Season 52 Play 2 – The Cripple of Inishmaan by Martin McDonagh
Directed by
Cast
EILEEN – Wendy Keeton
JOHNNY PATEEN MIKE – Gordon Sugden
BILLY – John Greenwood
BARTLEY – Adam Barrett
HELEN – Rebecca Richardson
BABBY BOBBY – Laurie Toczek
DOCTOR – Douglas Swift
MAMMY – Valerie Jenkins
Synopsis
The story of Cripple Billy is a strange, sad yet comic tale set on a remote island off the west coast of Ireland in 1934. However, the rural setting is no paradise. Life and language is basic, amusements simple, sometimes crude and cruel. Yet a strong sense of community binds this group of bickering individuals, the depth of which is revealed only in the closing minutes of the play. Be prepared for a challenge to ideas of political correctness and middle-class conventions.
Directors Notes
In 1934 Hollywood director Robert Flaherty released his seminal documentary ‘Man of Aran’, portraying raw existence on the remote and rugged isles of Aran off Ireland’s west coast. The film dramatically climaxes with the islanders engaged in a life and death struggle with a huge basking shark from which, we are told, they need to extract oil to fuel their lamps. Praised at the time for its realistic portrayal of humanity scratching a meagre existence from a barren rock and forbidding ocean, the film actually painted a picture which was some distance from the truth about how life was being lived on the islands. For a start, it had been some years since the islanders had hunted and caught shark, so long in fact that they had to be trained to do it by experts brought by Flaherty from America. There was little call for shark oil in 1934 as most of the islanders already had electric light. In reality, the sharks the islanders had most cause to be concerned about were their landlords.

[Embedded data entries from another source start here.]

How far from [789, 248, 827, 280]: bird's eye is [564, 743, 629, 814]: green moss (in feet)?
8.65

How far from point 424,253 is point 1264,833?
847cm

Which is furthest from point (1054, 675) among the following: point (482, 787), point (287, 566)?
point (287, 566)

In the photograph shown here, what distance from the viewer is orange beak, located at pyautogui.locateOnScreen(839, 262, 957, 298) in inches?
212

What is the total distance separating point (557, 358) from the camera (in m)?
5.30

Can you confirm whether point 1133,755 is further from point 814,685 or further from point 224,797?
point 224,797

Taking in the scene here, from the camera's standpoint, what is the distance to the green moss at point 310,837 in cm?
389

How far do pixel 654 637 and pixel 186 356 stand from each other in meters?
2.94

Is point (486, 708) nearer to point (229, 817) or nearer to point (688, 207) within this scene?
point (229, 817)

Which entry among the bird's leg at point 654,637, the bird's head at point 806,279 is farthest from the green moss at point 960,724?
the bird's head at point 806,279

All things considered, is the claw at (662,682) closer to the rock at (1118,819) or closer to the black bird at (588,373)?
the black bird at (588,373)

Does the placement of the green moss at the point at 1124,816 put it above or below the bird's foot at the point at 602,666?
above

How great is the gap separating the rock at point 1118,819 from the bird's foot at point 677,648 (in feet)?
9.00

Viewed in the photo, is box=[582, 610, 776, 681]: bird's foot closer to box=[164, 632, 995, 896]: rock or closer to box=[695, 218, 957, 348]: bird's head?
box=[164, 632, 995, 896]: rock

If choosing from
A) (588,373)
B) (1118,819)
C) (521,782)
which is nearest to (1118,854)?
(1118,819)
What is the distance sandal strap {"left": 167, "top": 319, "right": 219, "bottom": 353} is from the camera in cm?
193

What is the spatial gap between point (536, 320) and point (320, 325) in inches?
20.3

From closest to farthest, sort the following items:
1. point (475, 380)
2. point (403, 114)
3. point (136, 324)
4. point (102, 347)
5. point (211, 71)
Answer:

Martin McDonagh wrote this play for the National Theatre two years ago when only 26, and gives a personal portrayal of his parents homeland, though he grew up in south London. He is not an Irish nationalist, he is not stuggling with the old traditions. Like others of his
generation of Irish dramatists, he is simply looking at the peculiar fragments of a dead society.